Melting and consolidation of minerals are the main factors that affect the structure and particle morphology of the sintered bed. The transformation process can be described as “solid-phase material→molten liquid phase→solidified phase.” The initial temperature of the melting is related to the composition of the solid-phase mixture. The melting initiation temperature and melting rate are expressed as follows [25].

$$\begin{array}{l}{T}_{m,ini}=1380+21.22A{l}_2{O}_3+3.35Si{O}_2-1.8flux\\ R_{melt}=0.001\cdot \left(T_s-T_{m,ini}\right)\cdot {\rho }_s.\end{array}$$

(15)

2.3. NOx Generation and Reduction Model

The particle size of solid fuel coke during iron-ore sintering is generally 0–5 mm, which is similar to that of coal powder in a fluidized bed but relatively different from that in a pulverized coal furnace. The flue gas produced by coke combustion stays longer in the pore and coke-surface powder than does that produced by pulverized coal combustion, and the former is more conducive to NOx reduction. The temperature during sintering generally does not exceed 1400 °C, and thermal NOx forms through N₂ oxidation in air at high temperature. When the temperature is lower than 1800 K, almost no thermal NOx is generated. Therefore, the models considered in the FGRS include mostly fuel NOx formation and reduction by coke particles and CO. Figure 1 shows the char-N conversion process during combustion.

• _EXERCISE INSTRUCTIONS_:
1 - Translate this sentence from the passage on iron-ore sintering into Spanish: "When the temperature is lower than 1800 K, almost no thermal NOx is generated."
2 - According to the passage on iron-ore sintering, what is the usual particle size of the solid fuel coke?

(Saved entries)

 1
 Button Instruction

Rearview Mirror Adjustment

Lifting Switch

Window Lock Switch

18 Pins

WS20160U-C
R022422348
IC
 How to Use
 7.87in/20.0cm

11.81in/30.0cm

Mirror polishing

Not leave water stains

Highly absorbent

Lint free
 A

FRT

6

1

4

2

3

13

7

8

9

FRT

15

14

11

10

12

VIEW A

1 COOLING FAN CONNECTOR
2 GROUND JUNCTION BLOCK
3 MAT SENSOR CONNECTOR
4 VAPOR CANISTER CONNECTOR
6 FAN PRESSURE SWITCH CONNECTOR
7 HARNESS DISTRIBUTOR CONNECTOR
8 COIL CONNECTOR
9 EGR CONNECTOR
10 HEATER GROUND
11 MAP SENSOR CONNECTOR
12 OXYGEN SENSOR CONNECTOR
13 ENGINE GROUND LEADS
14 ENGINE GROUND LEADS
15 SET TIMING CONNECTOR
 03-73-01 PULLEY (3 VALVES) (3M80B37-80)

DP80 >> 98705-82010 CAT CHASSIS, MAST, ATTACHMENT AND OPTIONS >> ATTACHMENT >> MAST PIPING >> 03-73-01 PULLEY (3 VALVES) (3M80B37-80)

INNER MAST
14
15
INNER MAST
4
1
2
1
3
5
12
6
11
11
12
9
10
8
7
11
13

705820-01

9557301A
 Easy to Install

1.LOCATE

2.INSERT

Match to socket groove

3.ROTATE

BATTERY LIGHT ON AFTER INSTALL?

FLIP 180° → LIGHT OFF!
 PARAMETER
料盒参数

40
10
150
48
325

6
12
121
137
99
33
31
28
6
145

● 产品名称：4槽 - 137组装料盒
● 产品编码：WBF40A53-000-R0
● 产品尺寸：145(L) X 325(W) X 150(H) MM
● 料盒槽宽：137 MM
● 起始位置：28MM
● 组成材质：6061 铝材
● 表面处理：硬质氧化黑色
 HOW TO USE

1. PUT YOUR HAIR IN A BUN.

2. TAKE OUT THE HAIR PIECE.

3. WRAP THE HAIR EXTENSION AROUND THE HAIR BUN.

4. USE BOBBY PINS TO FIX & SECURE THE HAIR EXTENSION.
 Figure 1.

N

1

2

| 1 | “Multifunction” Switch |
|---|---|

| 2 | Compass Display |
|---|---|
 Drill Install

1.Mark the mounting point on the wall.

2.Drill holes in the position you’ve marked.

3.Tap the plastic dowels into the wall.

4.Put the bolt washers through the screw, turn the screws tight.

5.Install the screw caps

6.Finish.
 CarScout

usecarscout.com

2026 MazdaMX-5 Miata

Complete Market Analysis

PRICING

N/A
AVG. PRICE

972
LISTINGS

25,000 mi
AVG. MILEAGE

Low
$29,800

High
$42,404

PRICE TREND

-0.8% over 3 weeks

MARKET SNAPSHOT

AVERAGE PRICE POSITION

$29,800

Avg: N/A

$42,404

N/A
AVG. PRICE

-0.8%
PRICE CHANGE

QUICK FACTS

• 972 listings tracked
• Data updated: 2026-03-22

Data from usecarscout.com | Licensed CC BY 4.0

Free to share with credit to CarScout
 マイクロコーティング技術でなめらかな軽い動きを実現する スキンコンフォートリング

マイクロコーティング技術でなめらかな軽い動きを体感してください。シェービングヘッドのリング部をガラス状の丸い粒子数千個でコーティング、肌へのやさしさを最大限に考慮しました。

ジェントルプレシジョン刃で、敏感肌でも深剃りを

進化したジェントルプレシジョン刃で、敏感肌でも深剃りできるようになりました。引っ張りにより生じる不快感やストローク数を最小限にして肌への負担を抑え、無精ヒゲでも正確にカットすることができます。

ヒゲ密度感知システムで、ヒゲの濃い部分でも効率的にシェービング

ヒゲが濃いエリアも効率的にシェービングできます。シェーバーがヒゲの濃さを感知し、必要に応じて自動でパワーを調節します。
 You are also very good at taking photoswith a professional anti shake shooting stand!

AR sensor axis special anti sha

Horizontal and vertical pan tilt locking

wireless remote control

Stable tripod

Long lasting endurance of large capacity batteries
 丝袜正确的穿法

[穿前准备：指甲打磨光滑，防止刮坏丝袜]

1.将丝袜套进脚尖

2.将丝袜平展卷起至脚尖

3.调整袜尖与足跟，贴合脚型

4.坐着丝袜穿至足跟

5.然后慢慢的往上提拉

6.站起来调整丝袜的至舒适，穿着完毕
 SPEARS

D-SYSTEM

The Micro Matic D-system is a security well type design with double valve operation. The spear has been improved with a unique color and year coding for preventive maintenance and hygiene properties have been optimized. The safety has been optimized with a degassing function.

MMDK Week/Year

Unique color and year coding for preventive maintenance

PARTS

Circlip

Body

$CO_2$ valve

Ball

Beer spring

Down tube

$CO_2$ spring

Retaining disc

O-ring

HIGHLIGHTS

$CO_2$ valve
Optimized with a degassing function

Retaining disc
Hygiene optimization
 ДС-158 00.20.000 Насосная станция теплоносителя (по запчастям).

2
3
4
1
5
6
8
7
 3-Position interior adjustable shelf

• _YOUR RESPONSES_:
1 - Cuando la temperatura es inferior a 1800 K, casi no se genera NOx térmico.

2 - Generally 0–5 mm.